◆ **Document text**
Tissue engineering aims to recover and improve the functionality of damaged tissues and organs by constructing living components useful for regeneration. One of the most important steps in tissue engineering processes is the selection of appropriate cell sources for implantation. Although stem cells have been identified as a promising source, different issues must be addressed before their clinical use for tissue replacement. In this context, the application of bioinformatic approaches to genome-wide expression data may help to understand how tissues develop at a molecular level.
Our research activities aim at developing novel bioinformatic methods that provide insights into cellular development by simultaneously exploiting microarray-based data and knowledge repositories. Thanks to the collaborations of our laboratory with other research centres, the proposed methods have been applied to different fields, including stem cells differentiation and oocytes development.
Stem cells
Stem cells are self-renewing populations characterized by pluripotency, i.e. the ability to evolve into diverse mature cell types. In mammals, embryonic stem cells (ESCs) can be isolated, proliferated and differentiated in vitro into a potentially unlimited variety of tissues. Whilst ESCs have he greatest potential for clinical applications in terms of pluripotency, their use raises several ethical issues.
The recent discovery that adult somatic cells can be reprogrammed in vitro to obtain induced pluripotent stem cells (iPSCs) has paved the way for new opportunities to study diseases and develop patient-specific therapies. However, one of the challenges concerns ensuring that reprogrammed cells are actually pluripotent and have not moved into partially differentiated states.
In this context, we found that dimension reduction techniques can be successfully applied to the transcriptome data to obtain predictive models of the differentiation stage of stem cells and reprogrammed cells. Used in combination with gene selection strategies, these models map the temporal gene expression data of samples in standard culturing conditions to a one-dimensional space, obtaining a device named Differentiation scale. Uncharacterized samples, such as iPSCs, can be projected on this graphical tool to determine their actual pluripotency with respect to normal dynamics of differentiation.
The integration of multiple experiments with networks and knowledge on embryonic development highlights the most influent pathways during specific phases of differentiation. In particular, we are investigating the utility of methods for combining multiple gene expression data sets in order to obtain a reliable signature of the cellular identity. In addition, we have studied different prioritization strategies that exploit literature-derived gene annotations and network properties. Borrowing some ideas from text-mining and Information Retrieval, candidate marker genes emerge from the study of their annotations and from the analysis of the network connectivity patterns.
Developmental Biology
One of the not yet fully explored developmental processes is the differentiation of the mammalian oocyte during folliculogenesis. Recently, there have been increasing efforts in the characterization of oogenesis and early embryogenesis by means of knowledge repositories. Results from microarray-based studies have been analysed with bioinformatics tools for annotation and association of molecules, with the common aim of hypothesizing unknown entities that play important roles in cellular development.

◆ **Data block**
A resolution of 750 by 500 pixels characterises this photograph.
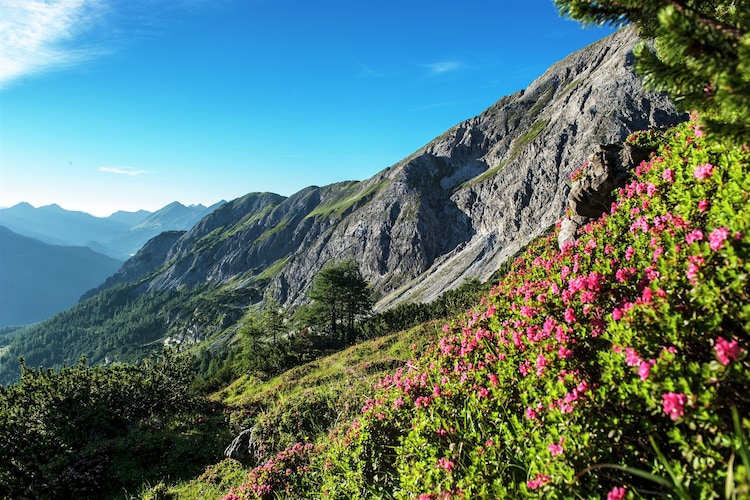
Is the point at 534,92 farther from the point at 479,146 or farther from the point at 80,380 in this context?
the point at 80,380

◆ **What you will do**
1 - In the tissue engineering text, what is the one-dimensional graphical tool for judging the pluripotency of uncharacterized samples called?
2 - Pick up the tissue engineering text after its last sentence and keep writing it.
The listing isn't needed for any of this.

◆ **Responses by item number**
1 - The Differentiation scale.

2 -
A subset of “maternal effect” genes have been identified for their important role in the early stages of development: these factors can modify the oocytes developmental competence and the gene expression in the zygote. However, the complete network of essential key regulator genes in mammals still remains unclear. In the analysis of data from oocytes, an added value is represented by the evidence that a known maternal-effect gene is often related to another gene that has not been previously considered. Such evidence can be obtained from gene annotations and association networks.
The developmental competence of oocytes have been also related to the chromatin organization. Based on the presence of a ring of heterochromatin surrounding the nucleolus, two different types of oocytes have been identified in the mouse ovary:
- surrounded nucleolus oocytes (SN)
- not surrounded nucleolus (NSN)
These two types of oocytes have different developmental competence: in the mouse, NSN oocytes arrest development at the 2-cell stage, whereas SN oocytes may develop to term. This characterization provides a useful model for determining a priori the oocyte developmental competence which guides the subsequent phases of cellular growth. One of the most important questions in this context is related to the transcriptional changes influenced by a specific chromatin configuration, which may be responsible of a different behaviour in terms of cellular maturation.
In order address these issues, we have developed knowledge-based bioinformatics approaches to compare the transcriptome data of developmentally competent oocytes (SN) with those that cease development at the 2-cell stage. Using keywords extracted from the Gene Ontology and from the publications referencing each gene in PubMed, we developed knowledge-based gene association networks that allowed identifying a core set of factors guiding the transition from oocytes to embryos. Our activities in this field are currently focused on the integration of multiple knowledge sources that would help to assess the role of each gene during development and to uncover the transcriptional link existing between embryogenesis and stem cells differentiation.